In Memory of Knox Lynn Seibel and in Gratitude to Dr. Jim Brandyberry

I have two items displayed prominently in my office: the first a large portrait of 16th century Scottish Reformer John Knox preaching and the second a dedication to my deceased son Knox Lynn Seibel who lived from 10/23/19 to 12/3/19. What we hang on our walls is simply an externalization of what was already hanging in our hearts. In this post, I want to share with you two titanic convictions that have hung in my heart and mind through 2020. On this one year anniversary of my son Knox’s passing, I also want to introduce you to the two messengers of these magnificent truths: Jim Brandyberry and John Knox. 

This post is the 19th in Project Legacy, a series of interviews that aim to learn from leaders outside of education to influence those inside education.  Probably more than any other post in the Project Legacy series, this post proves the educational dictum ‘non scholae sed vitae’ (not for school but for life) and ‘virtus tentamine gaudet’ (strength rejoices in the challenge). Although this started as an interview with church historian Dr. Jim Brandyberry, it has ended up becoming a testament to the legacy of Knox Lynn Seibel. The first half of this post focuses on Knox my son and the second half on a truth I learned from Dr. Brandyberry.    

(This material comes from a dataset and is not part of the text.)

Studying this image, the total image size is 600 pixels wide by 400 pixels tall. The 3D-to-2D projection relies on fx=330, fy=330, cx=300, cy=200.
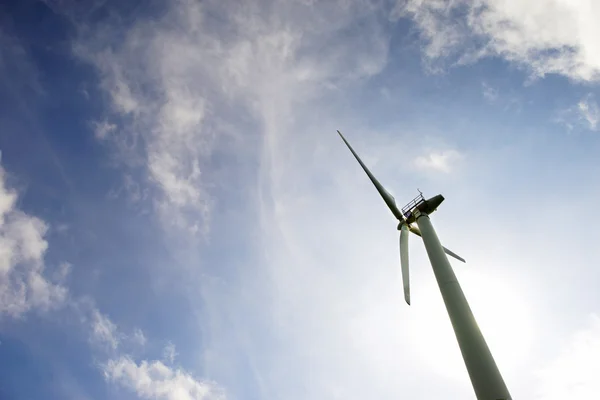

A Grief Full of Gratitude—Knox Lynn Seibel  

On December 3, 2019 I received the call from my amazing wife Brooke that no one wants to receive. Our son was in trouble, and I needed to leave work to come to Community North hospital immediately. I quickly got in my car for the 20 minute drive from the school to the hospital while staying on the phone with my distressed wife. This situation demonstrated the reality in Matt Kearney’s song “Closer to Love” that we are all ‘one phone call away from being on our knees.’  Within an hour, I was on my knees holding my lifeless son who the doctors could not rescue. Six weeks before this tragic day, I had witnessed my wife bring Knox and his twin brother Jonathan into the world in the very same hospital. However, this day was marked by the unexpected and inexplicable passing of my son Knox that I was just getting to know. 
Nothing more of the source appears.